• _PROMPT_
After finding the line containing "aspiratore e lavapavimenti Roomba plus 505" below, please output that line and each following one through the line containing "YSRCP Leader Vasanth", exactly as written.

• _LISTED ENTRIES_
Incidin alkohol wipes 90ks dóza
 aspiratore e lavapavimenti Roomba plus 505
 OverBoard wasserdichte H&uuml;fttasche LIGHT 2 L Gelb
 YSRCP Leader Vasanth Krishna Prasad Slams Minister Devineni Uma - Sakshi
* * *
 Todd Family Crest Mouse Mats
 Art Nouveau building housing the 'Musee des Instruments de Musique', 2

• _EXERCISE SOLUTION_
 aspiratore e lavapavimenti Roomba plus 505
 OverBoard wasserdichte H&uuml;fttasche LIGHT 2 L Gelb
 YSRCP Leader Vasanth Krishna Prasad Slams Minister Devineni Uma - Sakshi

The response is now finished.